> _DOCUMENT EXCERPT_

● ● ● ●

Hash join is a linear complexity join algorithm. It builds a hash table from one of the two join tables and uses the other table for probing to find matches. The probing time for each element remains in constant time if a strong hash function is chosen. In CPUs, it is difficult for a hash function to have both strong robustness and high speed. In FPGAs, this trade-off is broken because FPGAs allow a complex algebra function implemented in a circuit that calculates faster than the CPU does. Kaan et al. [60] shows a murmur hash FPGA implementation that achieves high performance as well as strong robustness. Research from [67] points out that the indexing takes up most of the time for index-based functions, especially the walk time (traversal of the node list) which accounts for 70%. To solve this problem, the Widx ASIC, an index traversal accelerator tightly connected to the CPU cores, is proposed to process the offloaded index-based walker workloads. Widx decouples the hash unit and the walker (the traversal unit) and shares the hash unit among multiple walkers to reduce the latency and to save the hardware resources.

One of the key points to design an FPGA-based hash join algorithm is to have an efficient hash table structure. On one hand, the hash table structure influences the performance of the hash join engine. An inappropriate hash table design might introduce stalls, reducing the throughput. On the other hand, as there is a limited number of BRAMs inside an FPGA, to ensure a multi-engine instance is feasible in one FPGA, a hash table should not consume too many BRAMs. The method in [130] makes use of most of the BRAMs in an FPGA to construct a maximum size hash table. In this method, the BRAMs are divided into groups. The hash table connects the BRAM groups into a chain, and different hash functions are adopted for different BRAM groups. In the case of hash collisions, conflicting elements will be assigned to the next group until the hash table overflows. Even so, due to the skewed data distribution, some of the memory may be wasted. The hash join in [50] uses two separate tables to construct the hash table, including one Bit Vector table storing the hash entries and one Address Table table maintaining the linked lists. The proposed architecture allows probing without stalls in the pipeline.

For data sets that are too large to store the hash table in the FPGA’s internal memory, in-memory hash joins are needed. As the BRAMs can only store part of the hash table, probing tuples demands loading the hash table multiple times from the main memory. However, the latency of accessing main memory is much larger than that of accessing BRAMs. One way to deal with this problem is to use the BRAMs as a cache [110]. However, to achieve high throughput, an efficient caching mechanism is required. If the size of the hash table is much larger than the BRAMs, the cache miss ratio might remain too large to benefit from the cache system. Another way to hide the memory latency is to use multi-tasking. As FPGAs have a large amount of hardware resource for thread states, we can keep hundreds of tasks in an FPGA. An example is shown in [49] where the hash join runs against a Convey-MX system and achieves a throughput of up to 12 GB/s or 1.6 billion tuple/s. However, when applying this method to other architectures, we need to avoid suffering from the granularity effect [36]. Because each access to the main memory must obey the access granularity that is defined by the cache line, every read/write request always acquires the whole cache line(s) of data. If a request does not ask data that covers the whole cache line(s), part of the response data is useless, meaning a waste of bandwidth. Thus, the hash table needs to be properly constructed to reduce or avoid the occurrence of this situation.

● ● ● ●

A data block:
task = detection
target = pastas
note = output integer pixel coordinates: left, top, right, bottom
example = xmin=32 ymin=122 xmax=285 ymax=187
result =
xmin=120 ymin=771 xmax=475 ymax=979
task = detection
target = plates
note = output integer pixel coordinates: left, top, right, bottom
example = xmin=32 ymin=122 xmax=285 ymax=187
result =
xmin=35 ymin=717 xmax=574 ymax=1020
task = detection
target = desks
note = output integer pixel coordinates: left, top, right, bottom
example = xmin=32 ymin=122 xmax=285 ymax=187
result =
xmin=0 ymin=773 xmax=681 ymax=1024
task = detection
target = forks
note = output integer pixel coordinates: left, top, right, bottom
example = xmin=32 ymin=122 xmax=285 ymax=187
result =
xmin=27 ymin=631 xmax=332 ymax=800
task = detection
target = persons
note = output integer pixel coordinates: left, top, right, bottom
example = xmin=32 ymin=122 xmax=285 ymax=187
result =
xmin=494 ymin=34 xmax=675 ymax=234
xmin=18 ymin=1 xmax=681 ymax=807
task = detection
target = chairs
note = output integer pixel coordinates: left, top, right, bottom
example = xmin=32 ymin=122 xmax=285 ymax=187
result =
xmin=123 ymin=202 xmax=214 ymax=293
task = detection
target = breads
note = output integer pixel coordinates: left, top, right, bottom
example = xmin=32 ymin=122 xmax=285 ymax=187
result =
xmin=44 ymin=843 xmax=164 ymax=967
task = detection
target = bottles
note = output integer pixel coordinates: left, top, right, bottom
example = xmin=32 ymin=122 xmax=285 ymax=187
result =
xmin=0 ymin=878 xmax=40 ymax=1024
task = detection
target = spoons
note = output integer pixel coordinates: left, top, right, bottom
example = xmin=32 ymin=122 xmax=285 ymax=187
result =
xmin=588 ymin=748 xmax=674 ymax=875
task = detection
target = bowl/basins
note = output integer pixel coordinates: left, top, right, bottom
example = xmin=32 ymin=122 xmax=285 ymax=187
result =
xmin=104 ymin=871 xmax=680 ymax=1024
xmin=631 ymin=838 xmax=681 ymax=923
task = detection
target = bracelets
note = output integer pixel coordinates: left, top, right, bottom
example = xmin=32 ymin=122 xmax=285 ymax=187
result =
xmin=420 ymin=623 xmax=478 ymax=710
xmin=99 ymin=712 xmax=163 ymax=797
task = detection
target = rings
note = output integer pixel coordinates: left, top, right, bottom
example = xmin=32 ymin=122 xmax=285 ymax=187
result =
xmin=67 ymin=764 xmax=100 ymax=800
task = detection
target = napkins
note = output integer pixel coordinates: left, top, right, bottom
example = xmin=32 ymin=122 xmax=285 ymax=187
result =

● ● ● ●

> _ACTIONS TO TAKE_
a) Retype the portion of the listing that opens with its first line and closes with the line containing "xmin=120 ymin=771 xmax=475 ymax=979".
b) Write a continuation of the passage on FPGA-based hash joins, picking up after its last sentence.
The passage on FPGA-based hash joins and the listing above are unrelated pieces of material.

> _EXPECTED OUTPUTS_
a)
task = detection
target = pastas
note = output integer pixel coordinates: left, top, right, bottom
example = xmin=32 ymin=122 xmax=285 ymax=187
result =
xmin=120 ymin=771 xmax=475 ymax=979

b)
Another way to process in-memory hash joins is to partition the data before performing the joins. Both the input tables are divided into non-intersecting partitions using a same partition function. One partition from a table only needs to join with the corresponding partition in the other table. If the hash table of a partition is small enough to fit in the internal FPGA memory, the hash table is required to be loaded only once. The main challenge is how to design a high throughput partitioner. The study in [140] presents a hardware-accelerated range partitioner. An input element is compared with multiple values to find a matched partition, after which this element is sent to the corresponding buffer. In this work, deep pipelining is used to hide the latency of multiple value comparisons. Kaan et al. [61] proposed a hash partitioner that can continuously output a 64B cache line in a 200 Mhz FPGA design. Write combiners are used to construct a full cache line output to avoid granularity effects [36]. To keep up with the QPI bandwidth, the authors implement multiple engines in an FPGA. Their end-to-end example shows around 3.83 GB/s for partitioning the data in an FPGA and 3 GB/s for a hybrid partitioning hash join (partition in the FPGA and join in the CPU). If the data set is too large and the partition size does not fit in the FPGA’s internal memory, a multi-pass partitioning can be adopted. An example is demonstrated in [21] where LINQits is proposed to accelerate database algorithms including the hash join and the group-by operator.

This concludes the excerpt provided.